The ResiRole Pipeline

Step 1: Retrieve Data

The Protein Data Bank (PDB) releases all of the experimentally determined structures received from the scientific community at large on a weekly cycle. In coordination with the weekly update cycle of the PDB, the Continuous Automated Evaluation (CAMEO) server receives primary sequences of the structures to be released and provides these sequences to all participating structure prediction technique servers (modeling servers). The resulting structure models produced by each structure prediction technique are collected and made available to the public via the CAMEO site. At any given time, CAMEO's public archives are available for the previous year's worth of data regarding the experimentally determined structures obtained from the PDB and the structure models produced by each structure prediction technique. Each week, the automated ResiRole pipeline retrieves the current year's worth of data and analyzes the models produced by each structure prediction technique over selected time intervals which extend back over a full year, six months, three months, one month, and one week.

Step 2: Predict Functional Sites With FEATURE

The central idea guiding ResiRole's assessment of structure prediction is that the more similar the functional site predictions of structure models are to the functional site predictions identified for the corresponding sites in the experimentally determined reference structures, the more accurate are the structure models. To compare models and reference structures on such bases, all models and reference structures are analyzed using the FEATURE program (version 3.0). The FEATURE algorithm is trained to score the residues in any structure passed to it based on the likelihood they participate in functional sites. To do that, FEATURE assesses the physiochemical properties around anchor residues within the structure and compares these properties to those associated with residues known to have functional sites of interest. See the FEATURE documentation for a full description of the program and its applications. ResiRole uses a list of 607 functional site models, referred to as SeqFEATURE models to score all potential functional sites in structure models and reference structures. FEATURE's results have undergone benchmarking such that it is possible to associate Z-scores of functional site predictions to estimates of corresponding sensitivity and specificity levels based on previously described known functional sites in experimentally determined structures.

Step 3: Calculate Performance Metrics for Each Structure Prediction Technique

We define two metrics as the result of the analyses. The Difference Score is calculated as the absolute value of the difference of the probabilities of the function site predictions in the structure models versus the functional site prediction probabilities at the corresponding sites in the experimental structure. A difference score is obtained for each instance of a functional site prediction that is made for each residue of each structure model.
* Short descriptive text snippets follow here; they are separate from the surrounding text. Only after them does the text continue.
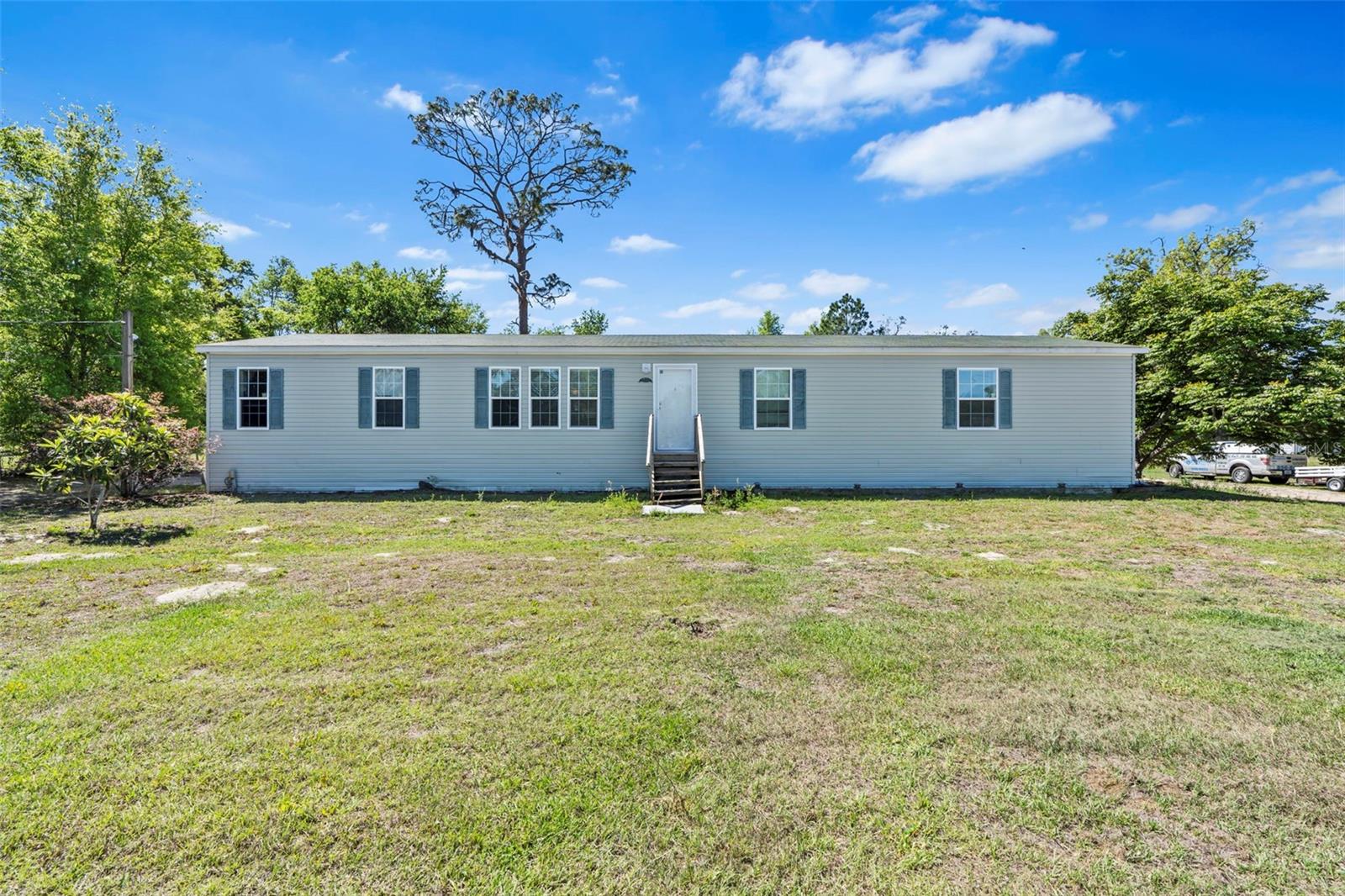 17542 MEDLEY AVE, SPRING HILL, FL, 34610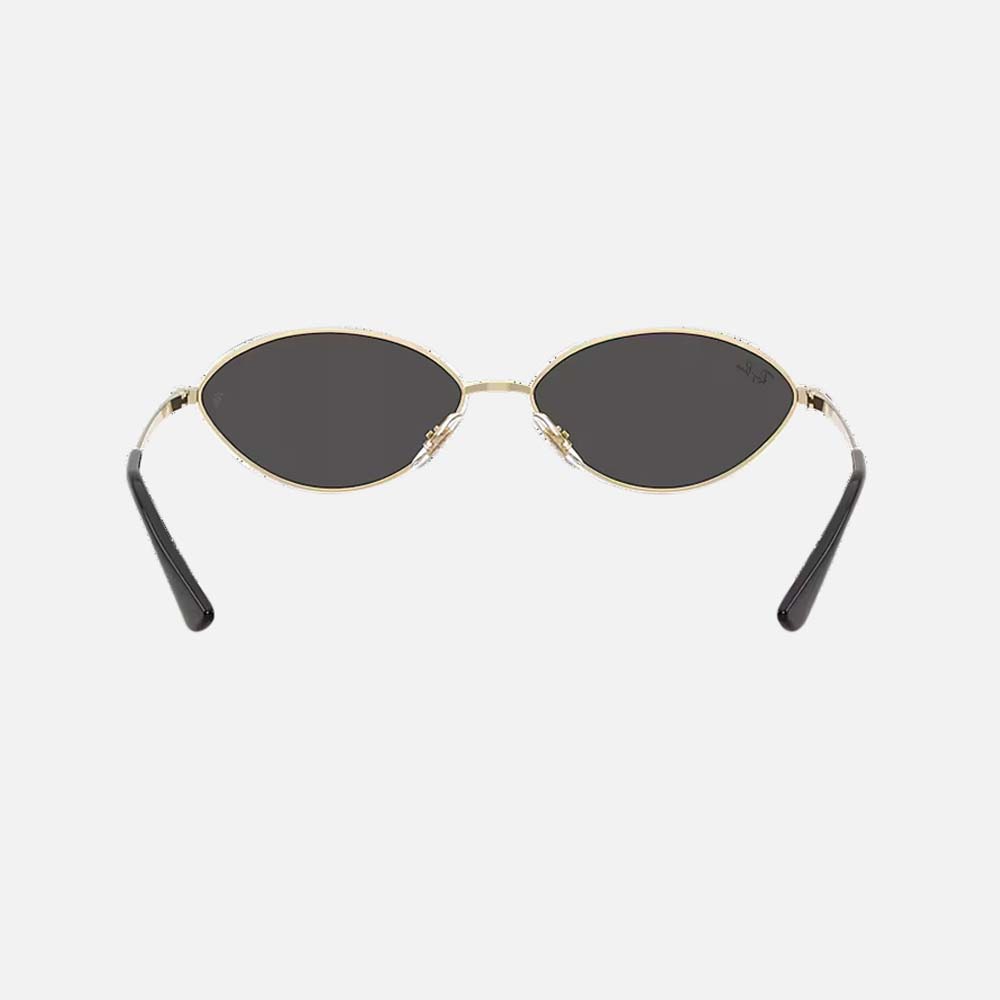 Kai Bio Based Sunglasses - Unisex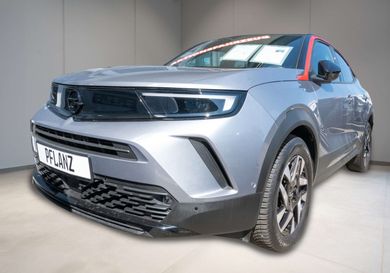 Opel Mokka, 2024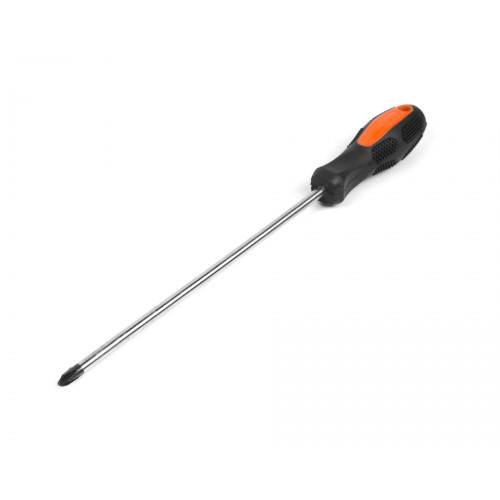 Отвертка крест. N1 300x4.5x200 HORTZ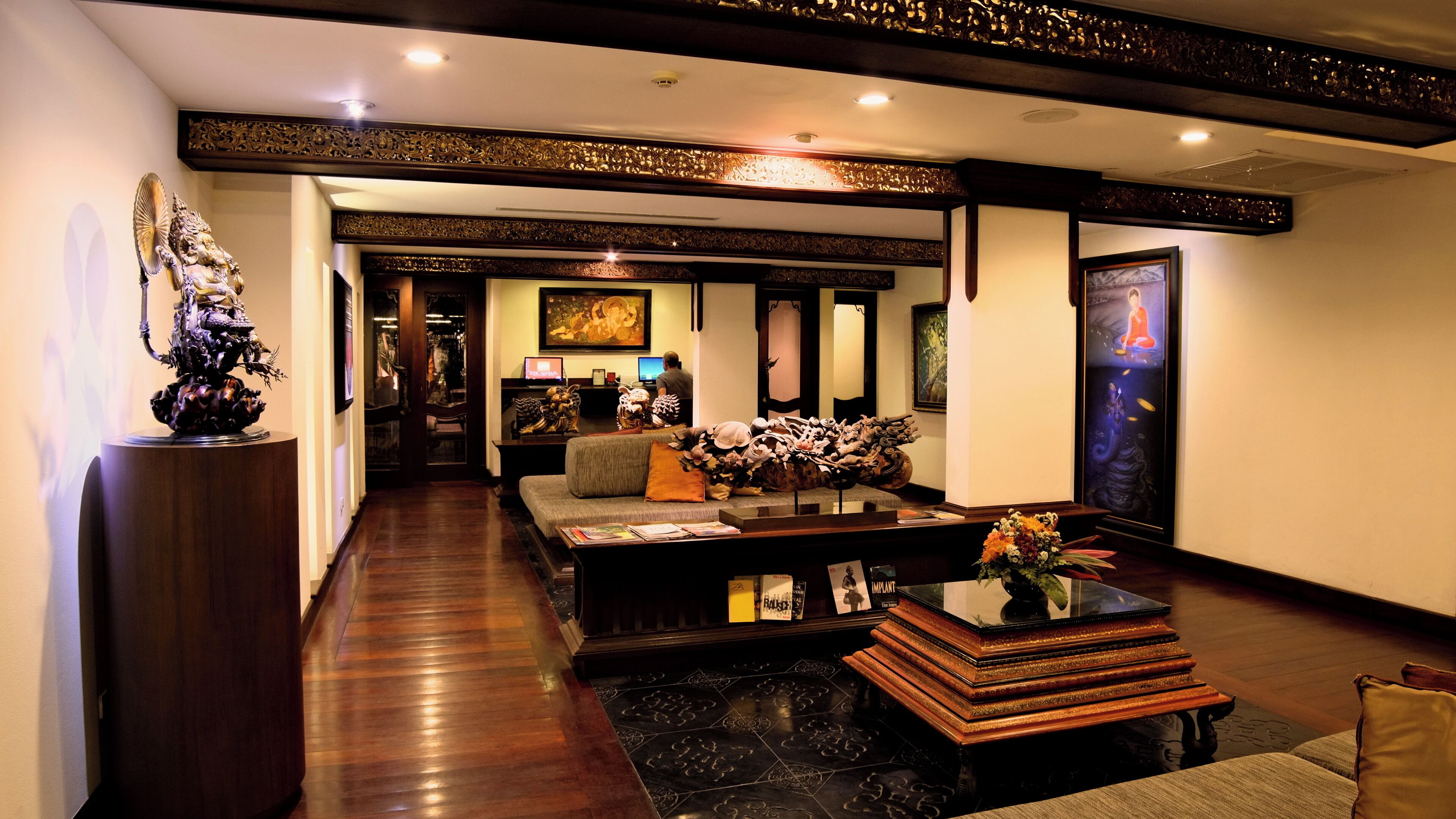 minibar, in-room safe, desk, blackout curtains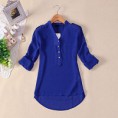 Camisa fina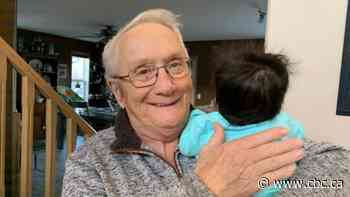 Alberta 'baby whisperer' has fostered 88 children since 1999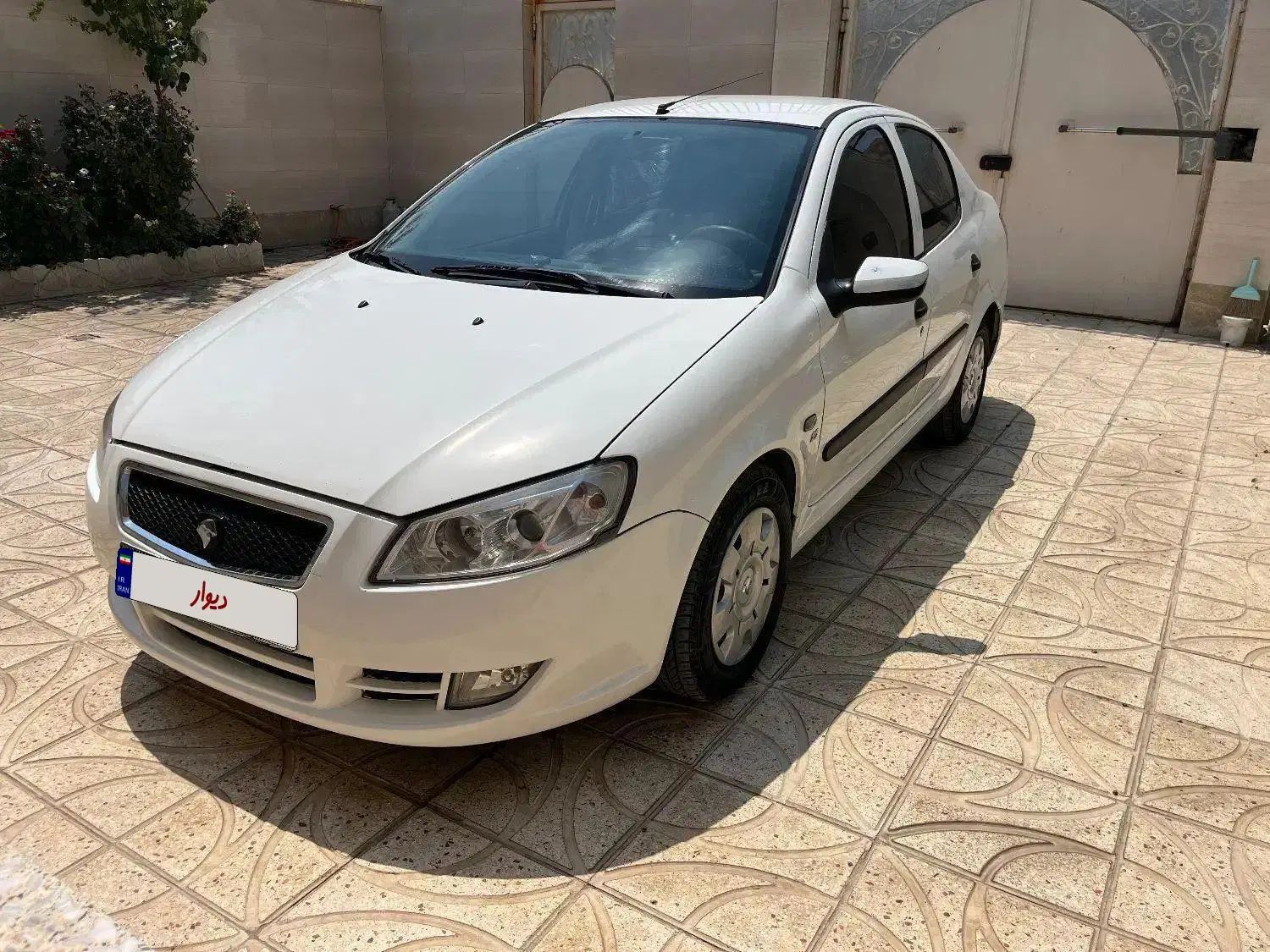 خودرو رانا، EL آگهی ann_19936081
An average Difference Score and its standard deviation are calculated for each structure prediction technique by averaging the difference scores for the function site predictions across all the models produced by that structure prediction technique in the given time frame. A Correlation Score is defined as the Pearson's r value associated with a linear regression fit of the plot of all reference structures' functional site prediction probabilities versus all structure models' functional site prediction probabilities for each type of functional site. An average and standard deviation of this metric is then obtained for each structure prediction technique by converting the Pearson r values to Z-scores and averaging across all types of functional sites. The average Pearson r value then reported is the back-converted average Z-score. The Difference Score and Correlation Score are therefore related as follows: the Difference Score for a particular functional site prediction is the absolute value of the difference between the x and y values of a point on a plot of reference structure versus structure model functional site prediction probabilities for that type of function prediction. The Correlation Score is the Pearson r value from a linear regression of that plot.

More information about ResiRole's methods can be found in the following publication:

ResiRole: Residue-Level Functional Site Predictions to Gauge the Accuracies of Protein Structure Prediction Techniques. Joshua M. Toth, Paul J. Depietro, Juergen Haas, and William A. McLaughlin, Bioinformatics, btaa712, "https://doi.org/10.1093/bioinformatics/btaa712.

Site Utilization

Note that some tables will have values missing for the Correlation Score metric. This occurs whenever there are only a few data points available for a server within a given time frame such that a significant linear correlation between model and target prediction probabilities could not be determined. In these cases, the Correlation Score is not appropriate for ranking techniques and thus is not displayed. In general, this only occurs for the shortest time frames considered in these analyses (1 week, 1 month).